Valles Occidentales. Cuadernos de Arquitectura



5.RECOMENDACIONES EN LA REHABILITACIÓN

5.1. CRITERIOS GENERALES


Rehabilitación de cubierta de paja. Murias de Paredes

Rehabilitación con chapado inadecuado de piedra. Murias de Paredes

La obra de rehabilitación exige un constructor cuidadoso, pudiendo comprobar en obras anteriormente realizadas por él su ejecución concreta, situadas bien en este territorio o bien en arquitecturas de similares características constructivas. Y unos técnicos que, además de redactar un buen proyecto, atiendan y dirijan en detalle y cuidadosamente la ejecución de las obras. Es fundamental un sistemático control en la dirección de obra de rehabilitación y, en tal sentido, es básico la exigencia y previsión de los técnicos al respecto, pues con frecuencia habrá que ir tomando decisiones en el transcurso de los trabajos en marcha, al aparecer imprevistos o defectos ocultos, además de la vigilancia de la buena ejecución de los trabajos.

El mayor o menor coste económico de la obra vendrá especialmente determinado, además de la magnitud y calidad de los materiales a incorporar o rehabilitar, por el estado de conservación previo del edificio y, por tanto, de la magnitud de las actuaciones. Y en tal sentido, por cuáles son las partes y elementos adecuados y conservables, incluyendo los que necesitan ser restaurados o reparados, y cuáles otros tienen que ser sustituidos o simplemente eliminados por obsolescencia o inadecuación. A fin de poder realizar un proyecto y presupuesto lo más preciso y ajustado posible, es conveniente realizar una revisión detallada del edificio objeto de rehabilitación, juntamente con un levantamiento de planimetría detallada. De tal modo que se realice un análisis concreto del estado de conservación y características detalladas de la arquitectura en cuestión, en todas sus distintas partes y elementos. Es habitualmente imprescindible en tal sentido, realizar calas o descubrir elementos constructivos ocultos, a fin de comprobar su morfología y situación de conservación concreta.

Galería con chapado inadecuado. Matalavilla

Rehabilitación, con revoco de color excesivo, marcando zonas intervenidas.

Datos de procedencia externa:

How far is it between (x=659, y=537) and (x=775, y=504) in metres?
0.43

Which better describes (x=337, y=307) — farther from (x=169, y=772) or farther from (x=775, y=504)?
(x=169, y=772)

Murias de Paredes

La revisión previa debe comenzar por los elementos estructurales verticales: muros de carga, pilastras, columnas, pies derechos, entramados, escaleras así como su cimentación, y forjados, en sus piezas de viguetas y vigas, así como los elementos estructurales de la cubierta: vigas, cerchas, tirantes, pares, etc. La deficiencia de estos elementos puede localizarse por el fallo de los mismos, reflejado en fisuras, grietas, deformaciones y desniveles. La lectura de dichos defectos puede deberse, en ocasiones, no sólo a mala conservación de los elementos, sino a falta de dimensiones o mal comportamiento de los mismos, lo que habrá que determinarse adecuadamente para evitar sorpresas en la obra. Y seguidamente debe realizarse la revisión de los elementos de acabados, en cubiertas, chimeneas, suelos, revestimientos, techos, carpinterías, cerrajerías, además de las correspondientes instalaciones básicas de agua, saneamiento y electricidad.

Desde luego habrá que tener en cuenta, en el tipo de intervención rehabilitadora, el propio carácter e interés arquitectónico del edificio, así como de sus distintas partes y elementos, concretando cuáles deben ser conservados completamente en su estado de disposición original. No debe olvidarse que algunos tipos, elementos y soluciones arquitectónicas comarcales descritas adquieren un tratamiento claramente singular y, como tal, deben ser objeto de conservación como elementos singulares patrimoniales. Y como tal la conservación y en su caso actuación restauradora concreta debe incluirse en parte de los contenidos del proyecto y obras de rehabilitación a realizar. Cabe señalar además la entrada en vigor y su aplicación del nuevo Código Técnico de la edificación, incluyendo la rehabilitación, lo cual plantea también problemas en cuanto a la propia interpretación y aplicación concreta de la misma, que en todo caso es responsabilidad del técnico redactor del proyecto, por lo que será de mutuo interés entre promotor y técnico identificar aquellos aspectos que puedan aparecer incompatibles o interpretables entre los elementos característicos de la arquitectura tradicional, que se quieren conservar e integrar en la rehabilitación.